- Decades:: 1980s; 1990s; 2000s; 2010s; 2020s;
- See also:: Other events of 2002; Timeline of EU history;

= 2002 in the European Union =

Events from the year 2002 in the European Union.

==Incumbents==
- Commission President — Romano Prodi
- Council Presidency — Spain (January–June), Denmark (July–December)
- Parliament President — Nicole Fontaine (until 15 January), Pat Cox
- High Representative — Javier Solana

==Events==
- 1 January -
  - Spain takes over the Presidency of the European Union.

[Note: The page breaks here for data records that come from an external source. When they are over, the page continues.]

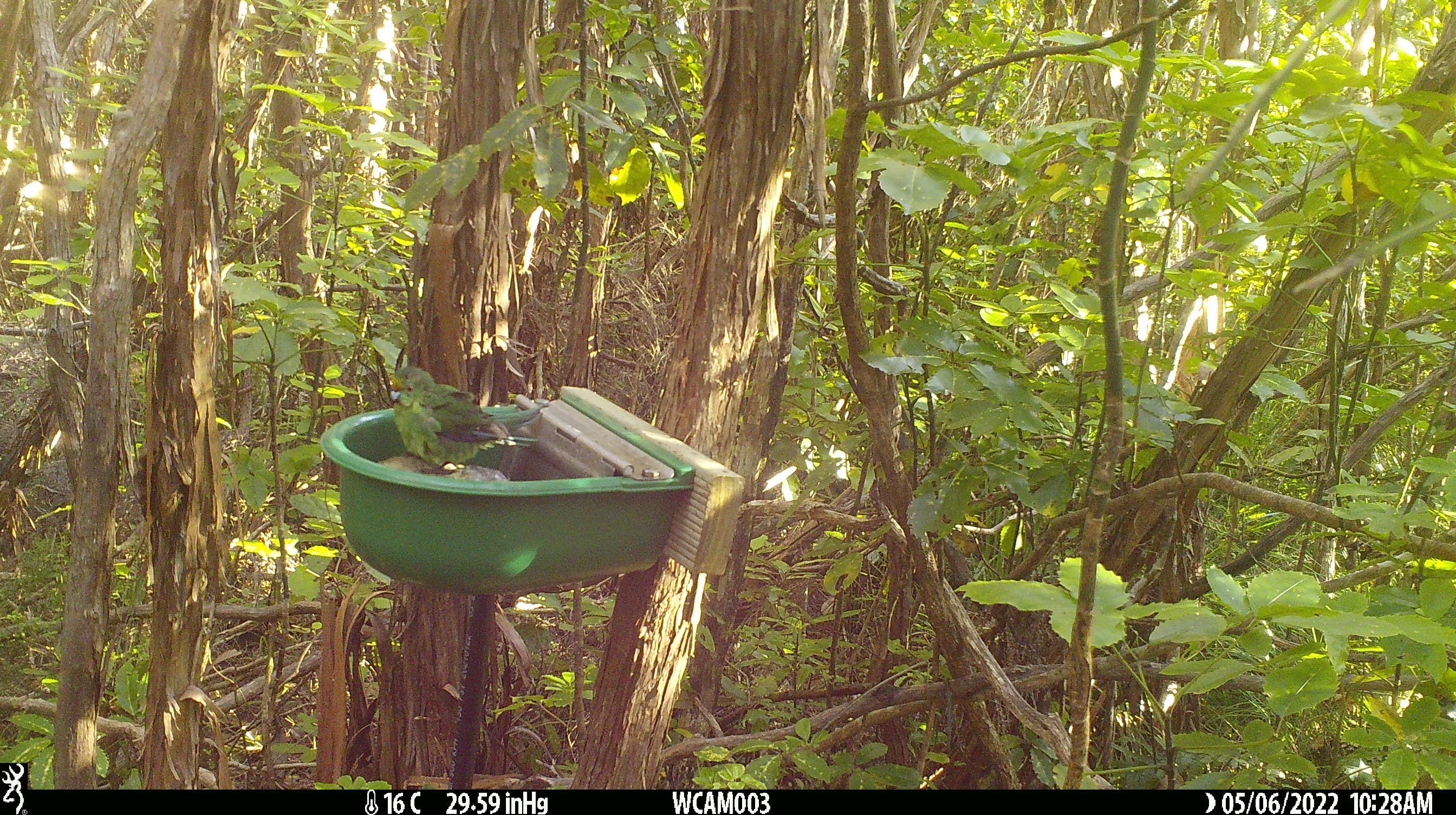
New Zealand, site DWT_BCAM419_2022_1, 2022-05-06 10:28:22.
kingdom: Animalia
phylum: Chordata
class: Aves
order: Psittaciformes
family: Psittaculidae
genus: Cyanoramphus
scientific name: Cyanoramphus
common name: parakeet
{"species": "parakeet (Cyanoramphus)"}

  - Euro notes and coins issued are in Austria, Belgium, France, Finland, Germany, Greece, Ireland, Italy, Luxembourg, the Netherlands, Portugal and Spain.
- 15 January - Irish MEP Pat Cox is elected President of the European Parliament.

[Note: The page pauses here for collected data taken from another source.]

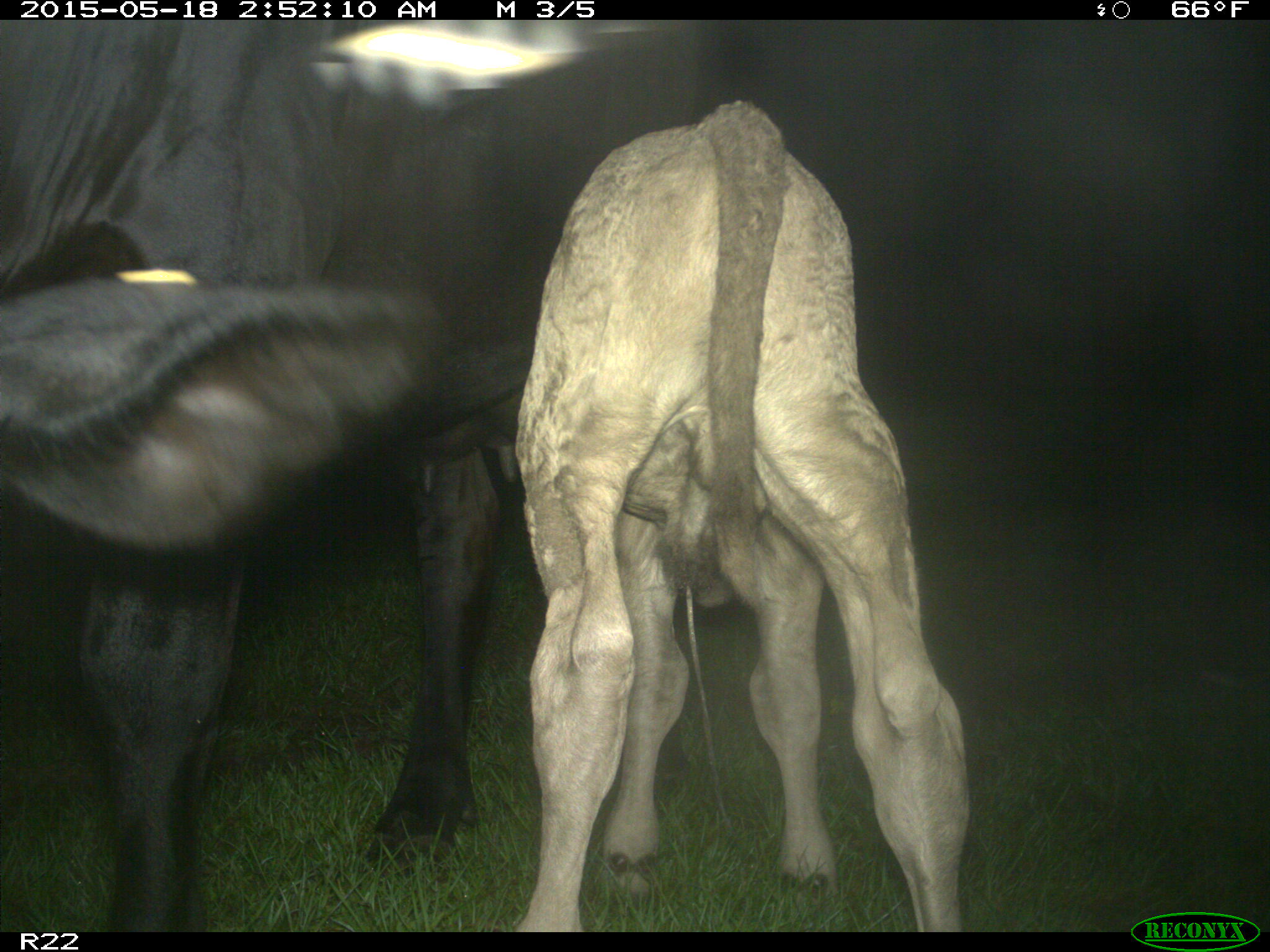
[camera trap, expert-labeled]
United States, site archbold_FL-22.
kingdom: Animalia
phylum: Chordata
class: Mammalia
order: Artiodactyla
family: Bovidae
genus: Bos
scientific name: Bos taurus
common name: domestic cow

- 28 February - The Euro becomes the sole legal tender in all 12 Eurozone countries.
- 21 April – first round of the presidential election: Jacques Chirac and Jean-Marie le Pen poll the most votes. This was a major political event, both nationally and internationally, as it was the first time someone like Le Pen with such far-right views had qualified for the second round of a French presidential election. Two weeks of demonstrations against the National Front follow.
- 5 May – second round of the presidential election. Jacques Chirac returns for a second term as President of the French Republic.

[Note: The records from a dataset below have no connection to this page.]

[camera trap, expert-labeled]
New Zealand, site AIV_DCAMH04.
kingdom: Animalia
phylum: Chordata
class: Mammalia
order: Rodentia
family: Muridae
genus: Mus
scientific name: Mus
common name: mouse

- 31 May - All 15 member nations of the European Union ratify the Kyoto Protocol, committing to an 8% cut in carbon dioxide emissions between 2008 and 2012 compared to 1990 levels.
- 1 July - Denmark takes over the Presidency of the European Union.
- 19 October - In a second referendum, the electorate of Ireland votes in favour of ratifying the Treaty of Nice.
- November - The European Christian Political Party (ECPP), a European political party is founded in Lakitelek, Hungary.